**Task description**.
Each line below that contains "التي" should be counted. Give only the total.

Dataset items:
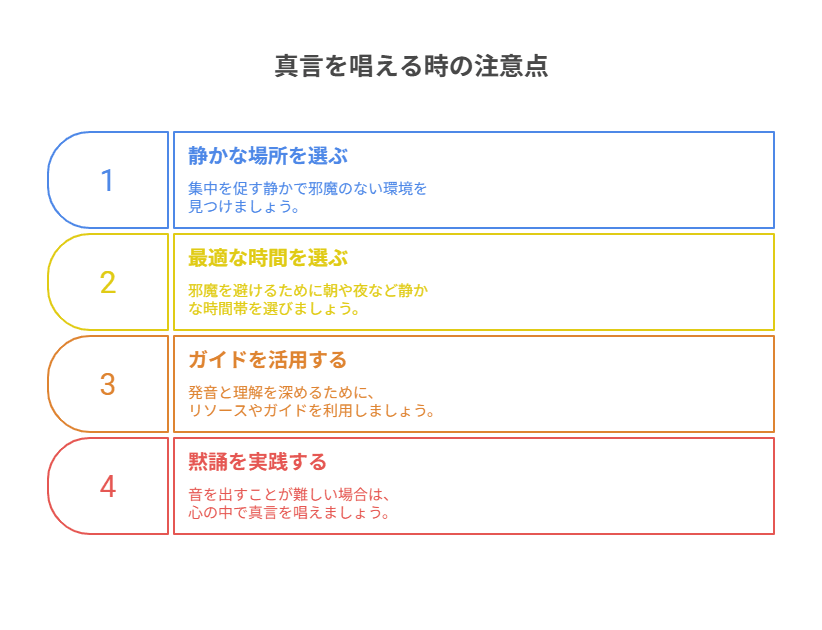 真言を唱える時の注意点

1

静かな場所を選ぶ

集中を促す静かで邪魔のない環境を見つけましょう。

2

最適な時間を選ぶ

邪魔を避けるために朝や夜など静かな時間帯を選びましょう。

3

ガイドを活用する

発音と理解を深めるために、リソースやガイドを利用しましょう。

4

黙誦を実践する

音を出すことが難しい場合は、心の中で真言を唱えましょう。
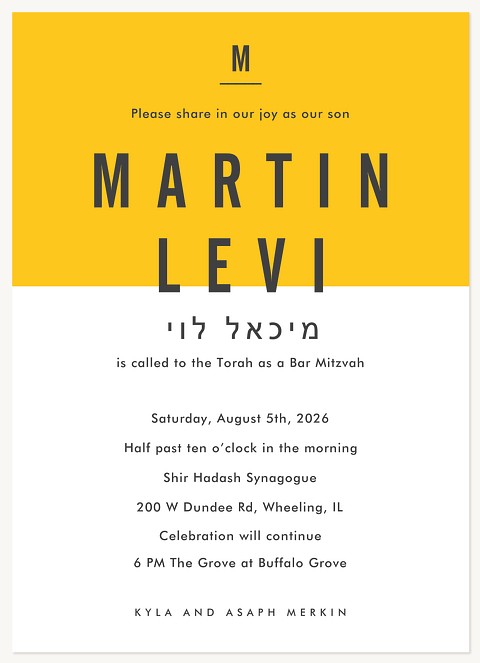 M

Please share in our joy as our son

MARTIN
LEVI

מיכאל לוי

is called to the Torah as a Bar Mitzvah

Saturday, August 5th, 2026

Half past ten o'clock in the morning

Shir Hadash Synagogue

200 W Dundee Rd, Wheeling, IL

Celebration will continue

6 PM The Grove at Buffalo Grove

KYLA AND ASAPH MERKIN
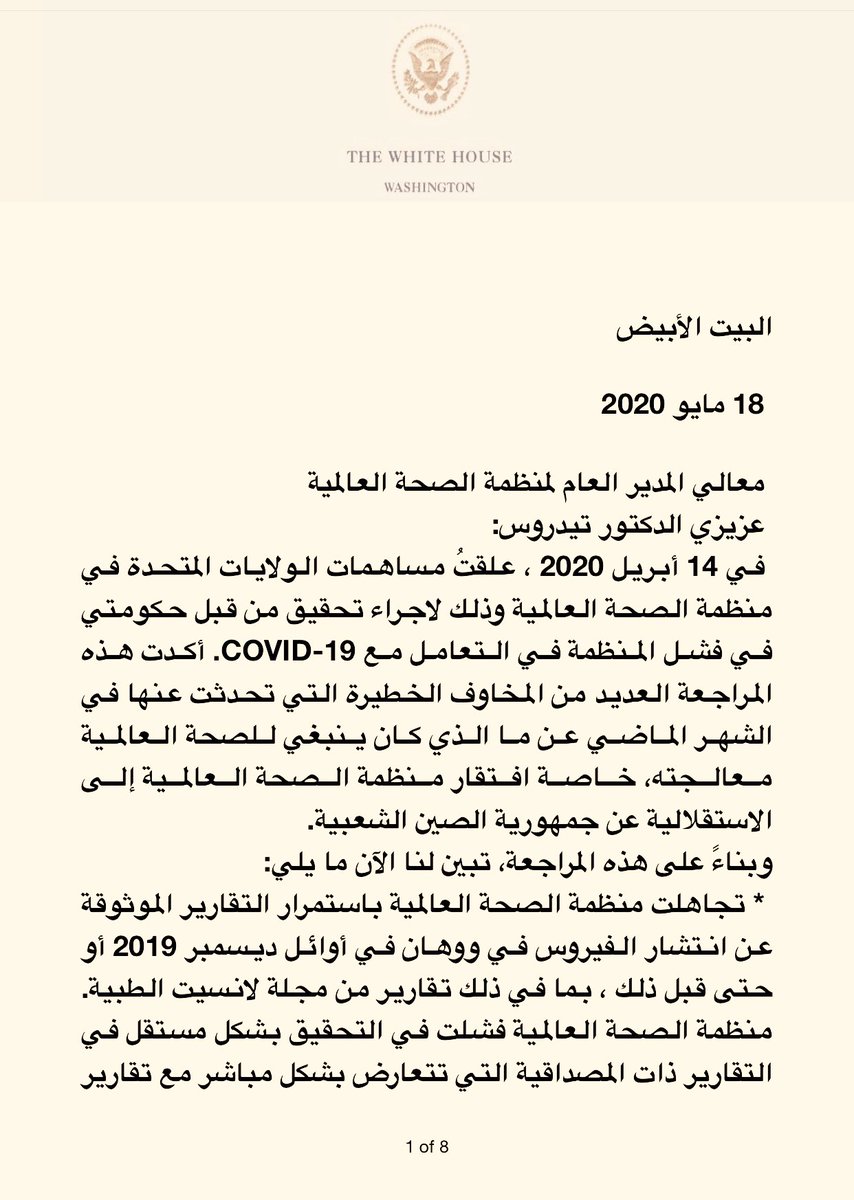 THE WHITE HOUSE
WASHINGTON

البيت الأبيض

18 مايو 2020

معالي المدير العام لمنظمة الصحة العالمية
عزيزي الدكتور تيدروس:
في 14 أبريل 2020 ، علقتُ مساهمات الولايات المتحدة في منظمة الصحة العالمية وذلك لاجراء تحقيق من قبل حكومتي في فشل المنظمة في التعامل مع COVID-19. أكدت هذه المراجعة العديد من المخاوف الخطيرة التي تحدثت عنها في الشهر الماضي عن ما الذي كان ينبغي للصحة العالمية معالجته، خاصة افتقار منظمة الصحة العالمية إلى الاستقلالية عن جمهورية الصين الشعبية.
وبناءً على هذه المراجعة، تبين لنا الآن ما يلي:
* تجاهلت منظمة الصحة العالمية باستمرار التقارير الموثوقة عن انتشار الفيروس في ووهان في أوائل ديسمبر 2019 أو حتى قبل ذلك ، بما في ذلك تقارير من مجلة لانسيت الطبية. منظمة الصحة العالمية فشلت في التحقيق بشكل مستقل في التقارير ذات المصداقية التي تتعارض بشكل مباشر مع تقارير

1 of 8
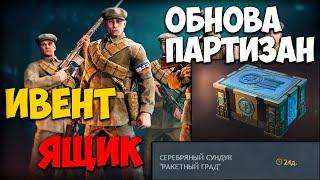 ОБНОВА ПАРТИЗАН

ИВЕНТ

ЯЩИК

СЕРЕБРЯНЫЙ СУНДУК "РАКЕТНЫЙ ГРАД"

24д.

**Task response**.
2